Olearia megalophylla, commonly known as large-leaf daisy bush, is a species of flowering plant in the family Asteraceae and is endemic to south-eastern continental Australia. It is a spreading shrub with egg-shaped to elliptic leaves and white and yellow, daisy-like inflorescences.

==Description==
Olearia megalophylla is a spreading shrub that typically grows to a height of up to 2 m and has its branchlets covered with felt-like, Y-shaped hairs. Its leaves are egg-shaped to elliptic, 20–130 mm long and 6–35 mm wide on a petiole up to 30 mm long.

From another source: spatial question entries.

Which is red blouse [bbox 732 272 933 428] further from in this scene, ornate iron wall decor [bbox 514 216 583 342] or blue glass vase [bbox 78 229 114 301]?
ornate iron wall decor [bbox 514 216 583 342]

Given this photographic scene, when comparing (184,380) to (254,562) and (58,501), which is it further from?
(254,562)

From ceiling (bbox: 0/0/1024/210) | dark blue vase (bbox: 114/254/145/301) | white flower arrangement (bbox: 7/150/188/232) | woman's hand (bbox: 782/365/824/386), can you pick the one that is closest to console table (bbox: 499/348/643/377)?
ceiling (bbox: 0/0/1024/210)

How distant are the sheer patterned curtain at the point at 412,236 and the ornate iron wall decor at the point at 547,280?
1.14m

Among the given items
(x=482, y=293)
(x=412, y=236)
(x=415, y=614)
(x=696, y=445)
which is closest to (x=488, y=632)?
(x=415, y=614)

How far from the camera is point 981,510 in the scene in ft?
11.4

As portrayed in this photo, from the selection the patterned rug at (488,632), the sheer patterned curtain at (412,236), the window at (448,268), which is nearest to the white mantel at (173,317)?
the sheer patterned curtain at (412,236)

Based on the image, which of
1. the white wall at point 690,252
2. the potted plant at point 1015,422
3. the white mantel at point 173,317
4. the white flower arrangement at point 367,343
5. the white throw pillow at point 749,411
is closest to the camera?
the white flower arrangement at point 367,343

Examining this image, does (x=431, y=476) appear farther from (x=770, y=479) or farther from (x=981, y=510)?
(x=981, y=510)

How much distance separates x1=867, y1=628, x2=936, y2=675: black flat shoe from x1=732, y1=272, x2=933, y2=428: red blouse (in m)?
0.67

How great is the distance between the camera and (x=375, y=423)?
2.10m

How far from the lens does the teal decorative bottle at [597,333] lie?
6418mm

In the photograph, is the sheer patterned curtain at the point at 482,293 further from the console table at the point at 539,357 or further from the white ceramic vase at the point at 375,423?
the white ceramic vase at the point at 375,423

The upper surface of the leaves is dark green and glabrous, the lower surface densely covered with hairs similar to those on the branchlets. The heads or daisy-like "flowers" are arranged in corymbs on the ends of branchlets and are 20–35 mm in diameter on a peduncle 20–60 mm long. Each head has five to nine white ray florets, the ligule 8–14 mm long, surrounding nine to fourteen yellow disc florets. Flowering occurs from December to March and the fruit is a more or less glabrous achene, the pappus with 51 to 80 bristles in two rows.

==Taxonomy==
This daisy bush was first formally described in 1860 by Ferdinand von Mueller who gave it the name Eurybia megalophylla in Papers and Prodeedings of the Royal Society of van Dieman's Land. In 1867, George Bentham changed the name to Olearia megalophylla in Flora Australiensis. The specific epithet (megalophylla) means "large-leaved".

==Distribution and habitat==
Large-leaf daisy bush grows in forest and woodland on the slopes and tablelands of south from near Orange New South Wales to near Lake Mountain in eastern Victoria.